The medical establishment (Big Pharma?) complicates matters by insisting that “heart healthy” means avoiding saturated fat and dietary cholesterol. Saturated fat and dietary cholesterol are not the problem with the Western diet. The problem is refined/processed carbohydrates and sugars, (including excessive amounts of fructose), grains, particularly wheat (even the “whole grain” forms), and manufactured vegetable oils. They are making us sick. Type 2 diabetes will continue to be a “progressive disease,” with the “inevitable complications,” and progressively more medications, so long as we continue to follow the establishment’s prescription of a “balanced diet and exercise.”
Not incidentally, other medical benefits of this Way of Eating soon emerged: my blood lipids improved, very dramatically. My HDL doubled and triglycerides came down by two-thirds. And as I lost lots of weight my blood pressure went from 130/90 to 110/70 on the same meds. And my chronic systemic inflammation (hsCRP) dropped to the lowest level. I also learned a lot by asking questions on a low-carb forum for people like me. Great support!

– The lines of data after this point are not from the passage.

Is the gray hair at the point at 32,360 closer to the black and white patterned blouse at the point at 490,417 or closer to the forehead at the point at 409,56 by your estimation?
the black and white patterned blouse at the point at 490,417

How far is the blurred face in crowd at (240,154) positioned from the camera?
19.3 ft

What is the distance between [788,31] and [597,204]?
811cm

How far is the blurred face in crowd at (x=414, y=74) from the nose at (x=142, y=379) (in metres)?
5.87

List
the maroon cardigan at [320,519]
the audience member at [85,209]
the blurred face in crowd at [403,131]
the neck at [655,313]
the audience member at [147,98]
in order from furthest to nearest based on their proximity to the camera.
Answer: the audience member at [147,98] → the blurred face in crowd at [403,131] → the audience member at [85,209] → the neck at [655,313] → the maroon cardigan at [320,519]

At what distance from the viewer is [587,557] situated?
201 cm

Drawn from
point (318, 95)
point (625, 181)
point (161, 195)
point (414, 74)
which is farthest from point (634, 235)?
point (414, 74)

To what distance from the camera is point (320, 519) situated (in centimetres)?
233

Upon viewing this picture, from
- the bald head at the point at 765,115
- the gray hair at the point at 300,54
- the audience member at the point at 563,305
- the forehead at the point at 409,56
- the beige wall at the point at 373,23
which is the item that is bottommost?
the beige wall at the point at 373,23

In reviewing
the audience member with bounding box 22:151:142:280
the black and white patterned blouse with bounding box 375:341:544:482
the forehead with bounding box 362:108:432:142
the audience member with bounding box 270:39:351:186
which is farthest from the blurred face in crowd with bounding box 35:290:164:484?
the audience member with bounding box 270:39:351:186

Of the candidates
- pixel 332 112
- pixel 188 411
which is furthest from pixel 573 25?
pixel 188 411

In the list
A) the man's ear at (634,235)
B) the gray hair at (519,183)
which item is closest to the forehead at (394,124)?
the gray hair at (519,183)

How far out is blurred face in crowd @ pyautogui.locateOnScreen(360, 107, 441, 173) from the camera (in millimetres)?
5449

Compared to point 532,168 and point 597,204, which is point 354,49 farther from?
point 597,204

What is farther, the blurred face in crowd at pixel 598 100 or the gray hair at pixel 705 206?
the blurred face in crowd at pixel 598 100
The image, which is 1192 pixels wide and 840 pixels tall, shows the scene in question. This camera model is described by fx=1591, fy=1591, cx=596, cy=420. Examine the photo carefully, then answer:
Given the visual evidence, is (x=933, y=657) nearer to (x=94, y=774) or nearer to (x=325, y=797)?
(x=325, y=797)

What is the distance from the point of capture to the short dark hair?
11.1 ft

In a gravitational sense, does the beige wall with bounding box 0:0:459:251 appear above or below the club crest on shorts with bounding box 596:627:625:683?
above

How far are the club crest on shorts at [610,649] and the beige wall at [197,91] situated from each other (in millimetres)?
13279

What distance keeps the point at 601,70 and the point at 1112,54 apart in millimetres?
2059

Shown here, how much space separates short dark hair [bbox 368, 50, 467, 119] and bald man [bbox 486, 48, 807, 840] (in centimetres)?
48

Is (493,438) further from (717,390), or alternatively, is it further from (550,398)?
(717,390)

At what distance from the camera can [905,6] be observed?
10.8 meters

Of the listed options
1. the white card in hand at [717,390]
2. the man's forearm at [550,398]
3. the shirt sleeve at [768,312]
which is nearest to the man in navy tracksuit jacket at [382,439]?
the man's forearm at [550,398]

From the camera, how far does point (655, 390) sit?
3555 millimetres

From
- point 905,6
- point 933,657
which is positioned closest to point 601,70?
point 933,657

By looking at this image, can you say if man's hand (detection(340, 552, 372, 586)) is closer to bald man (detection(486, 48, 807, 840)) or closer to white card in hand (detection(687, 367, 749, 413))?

In 2012 I was also reminded by Franziska Spritzler, a Certified Diabetes Educator, that “attitude is all important.” Diet, exercise, medication, she said – they’re all important too; but without the right frame of mind, you won’t stick with it. And you have to like the foods you will be eating for the rest of your life. I do. I cook more now than I ever did before. There are so many good, whole foods, real foods, from which to choose. And great cook books, and fabulous web sites with daily recipes. The varieties of meats, fowl, fish, vegetables, and healthy fats are endless.
So, as to being a “Prisoner for Life,” I think just the opposite is true. I have been freed from a progressive worsening of my disease as it was being managed by the medical “Standards of Practice” and government dictates. While I will always have a “broken metabolism,” by radically changing my diet I have been liberated from the inevitable complications that would have inexorably overtaken me if I had continued my “balanced” diet and the medical course of treatment that the mainstream medical establishment prescribes for Type 2s – 1 size fits all. I have been paroled from my “life sentence.” And as long as I am on good behavior, I expect to live a long and healthy life.